Research on Malicious URL Detection Based on Cost-sensitive Learning
CAI Qingmeng,WANG Jian,LI Pengbo
DOI: https://doi.org/10.19363/J.cnki.cn10-1380/tn.2023.03.05
2023-01-01
Journal of Cyber Security
Abstract:In the wake of the advent of big data era, whereas the malicious URL, as the medium for Web attacking, progressively threatens the security of users’ information. Traditional detection methods in terms of malicious URL, such as blacklist detection and signature matching, are exposing their intrinsic defects, to this end, this paper proposes a malicious URL detection model based on a cost-sensitive learning strategy. In this thesis, HTTP request parameters together with URL information are employed as the original data samples to extract features; and the corresponding data processing is carried out to resolve the problem of difficult feature extraction incurred by simple URL data. In addition, by comparing three encoding processing methods through tests, this research has chosen the best processing approach in term of character encoding. By doing so, it has ensured the effectiveness of the subsequent detection model. Regarding the model of neural network, the Convolutional Neural Network model suitable for URL detection is specialized designed for the characteristics of URL character input. In this model, in order to extract the deep features of the data, two convolutional layers are broadly used.
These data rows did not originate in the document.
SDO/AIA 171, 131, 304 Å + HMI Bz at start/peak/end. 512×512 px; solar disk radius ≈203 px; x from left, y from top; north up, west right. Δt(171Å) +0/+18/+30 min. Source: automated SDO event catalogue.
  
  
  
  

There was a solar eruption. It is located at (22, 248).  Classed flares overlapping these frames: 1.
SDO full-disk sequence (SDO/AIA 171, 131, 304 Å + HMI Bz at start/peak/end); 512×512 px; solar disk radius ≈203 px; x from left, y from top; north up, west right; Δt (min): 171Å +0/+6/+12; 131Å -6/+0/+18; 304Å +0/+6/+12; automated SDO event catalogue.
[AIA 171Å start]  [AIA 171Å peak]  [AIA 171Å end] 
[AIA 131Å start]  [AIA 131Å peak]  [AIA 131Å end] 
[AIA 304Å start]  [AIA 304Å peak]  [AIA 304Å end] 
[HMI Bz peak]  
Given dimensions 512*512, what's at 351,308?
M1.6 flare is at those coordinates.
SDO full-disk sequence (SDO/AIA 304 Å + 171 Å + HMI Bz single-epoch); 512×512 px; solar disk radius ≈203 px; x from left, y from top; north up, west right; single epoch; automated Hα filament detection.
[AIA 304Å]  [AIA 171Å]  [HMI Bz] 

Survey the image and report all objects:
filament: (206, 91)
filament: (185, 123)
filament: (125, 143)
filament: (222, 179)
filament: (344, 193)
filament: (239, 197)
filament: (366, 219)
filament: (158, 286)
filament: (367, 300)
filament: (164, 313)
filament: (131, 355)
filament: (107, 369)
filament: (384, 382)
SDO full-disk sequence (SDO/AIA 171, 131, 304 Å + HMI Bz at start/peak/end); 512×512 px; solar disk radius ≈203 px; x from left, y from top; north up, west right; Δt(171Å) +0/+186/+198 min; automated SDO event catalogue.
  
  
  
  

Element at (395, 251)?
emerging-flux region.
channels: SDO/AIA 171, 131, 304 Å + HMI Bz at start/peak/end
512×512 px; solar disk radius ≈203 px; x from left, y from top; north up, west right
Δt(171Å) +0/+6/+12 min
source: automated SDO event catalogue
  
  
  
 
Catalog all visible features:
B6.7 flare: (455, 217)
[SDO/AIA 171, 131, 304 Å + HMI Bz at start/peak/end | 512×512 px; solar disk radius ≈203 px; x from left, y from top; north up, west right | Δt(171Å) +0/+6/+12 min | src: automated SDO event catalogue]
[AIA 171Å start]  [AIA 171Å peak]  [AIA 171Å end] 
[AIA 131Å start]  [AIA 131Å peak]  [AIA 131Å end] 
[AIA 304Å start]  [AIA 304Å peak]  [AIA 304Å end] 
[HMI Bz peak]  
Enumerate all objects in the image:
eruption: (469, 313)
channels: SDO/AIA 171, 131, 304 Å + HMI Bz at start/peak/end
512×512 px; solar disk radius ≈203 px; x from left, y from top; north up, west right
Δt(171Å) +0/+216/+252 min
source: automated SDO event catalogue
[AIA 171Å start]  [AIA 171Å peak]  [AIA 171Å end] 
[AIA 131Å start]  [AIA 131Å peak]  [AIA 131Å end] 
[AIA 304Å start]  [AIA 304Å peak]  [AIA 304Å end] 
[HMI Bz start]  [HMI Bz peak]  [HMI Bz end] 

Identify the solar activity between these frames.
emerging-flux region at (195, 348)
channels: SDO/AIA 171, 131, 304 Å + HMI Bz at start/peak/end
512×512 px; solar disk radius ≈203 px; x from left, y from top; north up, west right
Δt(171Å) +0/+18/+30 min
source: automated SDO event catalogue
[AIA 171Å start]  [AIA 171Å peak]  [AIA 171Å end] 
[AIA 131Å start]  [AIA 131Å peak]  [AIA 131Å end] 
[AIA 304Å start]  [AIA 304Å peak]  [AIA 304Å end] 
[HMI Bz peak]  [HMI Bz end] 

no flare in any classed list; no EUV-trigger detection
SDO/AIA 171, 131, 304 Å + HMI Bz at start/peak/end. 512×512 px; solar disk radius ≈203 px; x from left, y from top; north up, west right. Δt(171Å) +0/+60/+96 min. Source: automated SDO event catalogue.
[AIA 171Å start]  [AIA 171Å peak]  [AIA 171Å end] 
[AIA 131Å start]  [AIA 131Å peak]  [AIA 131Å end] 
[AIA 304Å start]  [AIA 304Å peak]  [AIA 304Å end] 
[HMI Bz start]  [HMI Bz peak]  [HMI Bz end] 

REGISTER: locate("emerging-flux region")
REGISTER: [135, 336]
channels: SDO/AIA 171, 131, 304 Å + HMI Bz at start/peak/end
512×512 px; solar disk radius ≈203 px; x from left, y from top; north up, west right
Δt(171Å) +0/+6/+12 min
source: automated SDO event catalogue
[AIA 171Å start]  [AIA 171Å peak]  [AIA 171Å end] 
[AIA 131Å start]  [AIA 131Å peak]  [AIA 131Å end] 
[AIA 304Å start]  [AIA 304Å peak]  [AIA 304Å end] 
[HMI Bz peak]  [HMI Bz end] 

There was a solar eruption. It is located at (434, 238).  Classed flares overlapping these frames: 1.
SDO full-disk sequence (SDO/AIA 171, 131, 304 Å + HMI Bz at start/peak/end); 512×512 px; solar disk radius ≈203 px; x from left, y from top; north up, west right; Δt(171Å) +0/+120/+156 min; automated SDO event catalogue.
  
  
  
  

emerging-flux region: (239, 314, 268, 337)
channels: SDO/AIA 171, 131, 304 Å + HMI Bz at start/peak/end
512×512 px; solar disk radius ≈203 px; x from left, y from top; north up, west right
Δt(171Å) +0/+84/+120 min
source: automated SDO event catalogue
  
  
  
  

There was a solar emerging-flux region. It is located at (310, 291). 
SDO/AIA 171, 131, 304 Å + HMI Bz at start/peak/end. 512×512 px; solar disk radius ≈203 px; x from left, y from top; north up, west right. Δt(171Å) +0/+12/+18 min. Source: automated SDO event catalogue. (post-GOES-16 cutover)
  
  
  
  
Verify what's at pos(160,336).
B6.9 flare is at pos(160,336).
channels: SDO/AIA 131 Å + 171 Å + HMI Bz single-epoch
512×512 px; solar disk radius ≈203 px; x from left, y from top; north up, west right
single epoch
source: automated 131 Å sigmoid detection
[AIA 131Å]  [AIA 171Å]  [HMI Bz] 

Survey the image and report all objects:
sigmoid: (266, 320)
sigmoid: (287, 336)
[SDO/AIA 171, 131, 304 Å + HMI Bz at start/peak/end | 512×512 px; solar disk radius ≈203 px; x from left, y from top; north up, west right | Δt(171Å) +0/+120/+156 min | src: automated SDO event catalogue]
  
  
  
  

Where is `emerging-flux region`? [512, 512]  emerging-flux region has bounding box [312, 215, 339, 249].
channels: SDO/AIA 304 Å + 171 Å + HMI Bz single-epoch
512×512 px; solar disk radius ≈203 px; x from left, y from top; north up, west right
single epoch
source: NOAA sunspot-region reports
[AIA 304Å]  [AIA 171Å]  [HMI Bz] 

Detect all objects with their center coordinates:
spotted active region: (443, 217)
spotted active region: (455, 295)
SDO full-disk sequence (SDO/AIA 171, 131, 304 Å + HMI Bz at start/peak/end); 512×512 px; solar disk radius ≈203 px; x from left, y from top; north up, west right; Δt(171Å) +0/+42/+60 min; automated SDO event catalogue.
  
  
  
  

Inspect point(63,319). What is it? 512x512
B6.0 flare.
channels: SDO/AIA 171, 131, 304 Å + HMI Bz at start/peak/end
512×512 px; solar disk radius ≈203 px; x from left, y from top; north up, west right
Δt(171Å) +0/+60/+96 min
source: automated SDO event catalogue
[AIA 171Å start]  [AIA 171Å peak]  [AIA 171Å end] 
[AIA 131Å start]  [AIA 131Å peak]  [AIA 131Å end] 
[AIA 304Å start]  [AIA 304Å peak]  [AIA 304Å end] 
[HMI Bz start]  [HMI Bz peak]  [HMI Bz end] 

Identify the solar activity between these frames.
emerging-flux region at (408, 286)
Secondly, this research utilizes a Bidirectional Long Short-Time Memory to extract the temporal features of the data from the pooling layer, while in the last unit of this network outputs the temporal features to achieve the pooling effect, this research method not only effectively extracts the contextual information regarding the data, also avoids an abundant model calculations and thus, ensures the efficiency of model detection. At the same time, in order to solve the problem of unbalanced data samples, it assigns different penalty factors to data samples during the iterative process, improves the rules for assigning initialization weights to data samples and normalizes them, increases the weight of malicious samples in the overall error function. Experimental results show that this model is better than other mainstream detection models in accuracy, recall and detection efficiency, and has better resistance to imbalanced data sets.